» **Objectives**
• a. In the mailing-list post about TCP congestion control, rewrite the paragraph that begins "I have a" as a short bulleted list that keeps its main facts.
• b. From the mailing-list post about TCP congestion control, output everything from "On Tuesday, January" down to "Poor you ;)", copied word for word.

» **Document passage**
------------------------
Some questions about the new TCP congestion control code

John Baldwin jhb at freebsd.org
Tue Jan 15 20:27:54 UTC 2013


On Tuesday, January 15, 2013 3:29:51 am Lawrence Stewart wrote:
> Hi John,
> 
> On 01/15/13 08:04, John Baldwin wrote:
> > I was looking at TCP congestion control at work recently and noticed a few 
> 
> Poor you ;)
> 
> > "odd" things in the current code.  First, there is this chunk of code in 
> > cc_ack_received() in tcp_input.c:
> > 
> > static void inline
> > cc_ack_received(struct tcpcb *tp, struct tcphdr *th, uint16_t type)
> > {
> > 	INP_WLOCK_ASSERT(tp->t_inpcb);
> > 
> > 	tp->ccv->bytes_this_ack = BYTES_THIS_ACK(tp, th);
> > 	if (tp->snd_cwnd == min(tp->snd_cwnd, tp->snd_wnd))
> > 		tp->ccv->flags |= CCF_CWND_LIMITED;
> > 	else
> > 		tp->ccv->flags &= ~CCF_CWND_LIMITED;
> > 
> > 
> > Due to hysterical raisins, snd_cwnd and snd_wnd are u_long values, not 
> > integers, so the call to min() results in truncation on 64-bit hosts.
> 
> Good catch, but I don't think it matters in practice as neither snd_cwnd
> or snd_wnd will grow past the 32-bit boundary.

I have a psyhcotic case using cc_cubic where it seems to grow without bound,
though that is a bug in and of itself (and this change did not fix that
issue).  I ended up not using cc_cubic (more below) and haven't been able
to track down the root cause of the delay.  I can probably provide a test case
to reproduce this if you are interested.

> > It should probably be ulmin() instead.  However, this line seems to be a really 
> > obfuscated way to just write:
> > 
> > 	if (tp->snd_cwnd <= tp->snd_wnd)
> 
> You are correct, though I'd argue the meaning of the existing code as
> written is clearer compared to your suggested change.
> 
> > If that is correct, I would vote for changing this to use the much simpler 
> > logic.
> 
> Agreed. While I find the existing code slightly clearer in meaning, it's
> not significant enough to warrant keeping it as is when your suggested
> change is simpler, fixes a bug and achieves the same thing. Happy for
> you to change it or I can do it if you prefer.

I'll leave that to you, thanks.
------------------------
» **Entries supplied**

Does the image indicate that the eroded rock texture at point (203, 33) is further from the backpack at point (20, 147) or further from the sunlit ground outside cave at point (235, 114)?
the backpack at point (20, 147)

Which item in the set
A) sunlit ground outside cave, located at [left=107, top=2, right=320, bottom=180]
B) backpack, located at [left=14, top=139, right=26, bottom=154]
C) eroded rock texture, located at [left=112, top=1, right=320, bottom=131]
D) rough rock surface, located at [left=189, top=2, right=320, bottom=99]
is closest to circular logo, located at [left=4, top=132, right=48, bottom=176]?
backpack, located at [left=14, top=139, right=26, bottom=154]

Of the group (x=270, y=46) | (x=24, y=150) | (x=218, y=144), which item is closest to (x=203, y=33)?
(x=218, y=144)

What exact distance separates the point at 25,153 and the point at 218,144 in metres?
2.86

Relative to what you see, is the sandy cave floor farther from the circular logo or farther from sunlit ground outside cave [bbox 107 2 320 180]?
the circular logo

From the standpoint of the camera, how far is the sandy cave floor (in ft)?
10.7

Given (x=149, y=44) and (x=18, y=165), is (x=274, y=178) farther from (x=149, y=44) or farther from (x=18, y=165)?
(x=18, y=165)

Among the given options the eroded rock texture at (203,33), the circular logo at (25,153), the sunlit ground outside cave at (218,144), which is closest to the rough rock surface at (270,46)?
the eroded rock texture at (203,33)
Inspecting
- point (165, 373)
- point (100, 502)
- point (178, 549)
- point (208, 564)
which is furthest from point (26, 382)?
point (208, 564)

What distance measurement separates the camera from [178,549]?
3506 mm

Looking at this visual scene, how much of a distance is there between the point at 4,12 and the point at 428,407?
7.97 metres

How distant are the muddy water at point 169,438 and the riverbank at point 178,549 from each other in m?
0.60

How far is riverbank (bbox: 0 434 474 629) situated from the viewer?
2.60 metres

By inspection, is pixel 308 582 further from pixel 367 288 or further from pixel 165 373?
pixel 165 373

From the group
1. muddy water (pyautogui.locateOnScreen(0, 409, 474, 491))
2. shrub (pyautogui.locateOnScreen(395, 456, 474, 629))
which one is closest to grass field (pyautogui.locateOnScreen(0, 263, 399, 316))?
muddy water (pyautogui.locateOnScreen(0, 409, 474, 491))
------------------------
» **Answer list**
• a.
- One case using cc_cubic seems to grow without bound, which is a bug in its own right, and this change did not fix it.
- I stopped using cc_cubic and haven't tracked down the root cause of the delay.
- I can probably provide a test case to reproduce it if there is interest.

• b.
On Tuesday, January 15, 2013 3:29:51 am Lawrence Stewart wrote:
> Hi John,
> 
> On 01/15/13 08:04, John Baldwin wrote:
> > I was looking at TCP congestion control at work recently and noticed a few 
> 
> Poor you ;)